In this part, the pomp model is from Breto(2014).
\[ R_n = \frac{exp(2G_n)-1}{exp(2G_n)+1} \] where \({G_n}\) is the usual, Gaussian random walk.
\[ Y_n = exp\{H_n/2\}\epsilon_n \]
\[ H_n = \mu_h(1-\phi)+\phi H_{n-1} + \beta_{n-1}R_nexp\{-H_{n-1}/2\}+\omega_n \] \[ G_n = G_{n-1}+\upsilon_n \]
where
\[
\beta_n =Y_n\sigma_\eta\sqrt{1-\phi^2}
\] \[
\epsilon_n ~is \ i .i.d \ N(0,1)
\]
\[ \upsilon_n ~is \ i .i.d \ N(0,{\sigma_\upsilon}^2) \]
\[ \omega_n ~is \ i .i.d \ N(0,{\sigma_\omega}^2) \]
The runlevel of fitting the pomp model shown below:
run_level <- 3
candy_Np <- switch(run_level,100,1e3,2e3)

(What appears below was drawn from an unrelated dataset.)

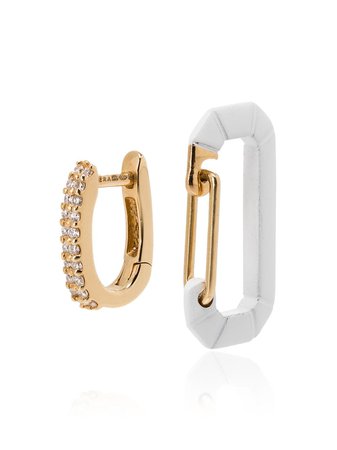EÉRA 18kt Yellow Gold Chiara Diamond Earring - Farfetch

candy_Nmif <- switch(run_level,10,100,200)
candy_Nreps_eval <- switch(run_level,4,10,20)
candy_Nreps_local <- switch(run_level,10,20,20)
candy_Nreps_global <- switch(run_level,10,20,100)
The test of loglikelihood works well with efficient output and standard error.
## se
## -808.2704481 0.1611517
## Min. 1st Qu. Median Mean 3rd Qu. Max.
## 1126 1143 1148 1146 1154 1155
The loglikelihood of local search is 1152. From the plot, it indicates that the range to get larger loglikelihood of each parameters.
## Min. 1st Qu. Median Mean 3rd Qu. Max.
## 1114 1130 1143 1142 1154 1159
The loglikelihood of global search is 1159.
From the plot above, we can see that all the parameters almost converged after enough times of iteration.
From the analysis above, we found that POMP model fits the best among the ARIMA&SARIMA, GARCH and POMP model with the largest log likelihood as 1159. And POMP model fits well as the runtime is quite low to converge.